Abstract

Dysregulation of the hypothalamic-pituitary-adrenal (HPA) axis is a hallmark of complex and multifactorial psychiatric diseases such as anxiety and mood disorders. The 41-amino acid neuropeptide Corticotropin Releasing Hormone (CRH) is a major regulator of the mammalian stress response. Upon stressful stimuli, it binds to the Corticotropin Releasing Hormone Receptor 1 (CRHR1), a typical member of the class B GPCRs and a potential novel target for the therapeutic intervention in major depressive disorder. A precise understanding of the peptide-receptor interactions is an essential prerequisite towards the development of efficient CRHR1 specific antagonists. To chemically probe the molecular interaction of CRH with its cognate receptor, a high-throughput conjugation approach which mimics the natural activation mechanism for class B GPCRs was developed. Acetylene-tagged peptide libraries were synthesized and conjugated to high-affinity azide-modified carrier peptides using copper-catalyzed dipolar cycloaddition. The resulting conjugates reconstitute potent ligands and were tested in situ for modulation of the CRHR1 activity in a cell-based assay. This approach allows to (i) define the sequence motifs which are required for receptor activation or inhibition, (ii) identify the critical functional groups and investigate structure-activity-relationships, and (iii) develop novel optimized, highly potent peptide probes which are specific for the transmembrane domain of the receptor.
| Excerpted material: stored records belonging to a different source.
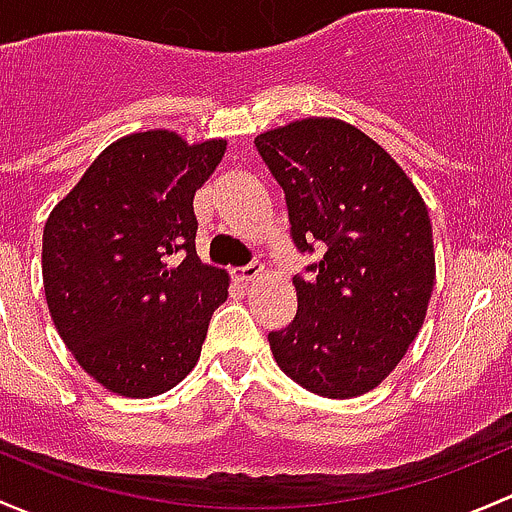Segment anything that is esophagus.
Instances as JSON below:
<instances>
[{
	"label": "esophagus",
	"instance_id": "1",
	"mask_svg": "<svg viewBox=\"0 0 512 512\" xmlns=\"http://www.w3.org/2000/svg\"><path fill=\"white\" fill-rule=\"evenodd\" d=\"M261 273H263V268L258 266V263H249V266H244V268H236L234 278L239 283H251V281H256Z\"/></svg>",
	"mask_w": 512,
	"mask_h": 512
}]
</instances>
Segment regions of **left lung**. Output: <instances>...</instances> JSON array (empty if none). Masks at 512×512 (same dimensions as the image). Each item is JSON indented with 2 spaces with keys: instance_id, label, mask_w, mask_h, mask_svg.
<instances>
[{
  "instance_id": "left-lung-1",
  "label": "left lung",
  "mask_w": 512,
  "mask_h": 512,
  "mask_svg": "<svg viewBox=\"0 0 512 512\" xmlns=\"http://www.w3.org/2000/svg\"><path fill=\"white\" fill-rule=\"evenodd\" d=\"M254 142L286 192L293 244L325 249L310 281L293 278L298 313L268 333L273 357L320 397L367 394L424 325L436 281L429 209L394 157L345 120H293Z\"/></svg>"
}]
</instances>
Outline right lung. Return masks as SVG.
Masks as SVG:
<instances>
[{
	"mask_svg": "<svg viewBox=\"0 0 512 512\" xmlns=\"http://www.w3.org/2000/svg\"><path fill=\"white\" fill-rule=\"evenodd\" d=\"M224 152L226 140L189 145L172 130L125 135L46 219L49 313L78 365L108 392L155 397L197 365L229 273L199 261L192 204Z\"/></svg>",
	"mask_w": 512,
	"mask_h": 512,
	"instance_id": "1",
	"label": "right lung"
}]
</instances>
The membrane recruitment by a high-affinity carrier peptide enhances the potency of tethered peptides and allows the initial testing of weak fragments that otherwise would be inactive. The biomimetic screening led to the discovery of transtressin, a highly modified and potent CRHR1 transmembrane domain-specific optimized agonist (EC50 = 4 nM). Beyond its intrinsic agonistic activity, transtressin is an essential tool for the pharmacological characterization of CRHR1 antagonists in competition assays.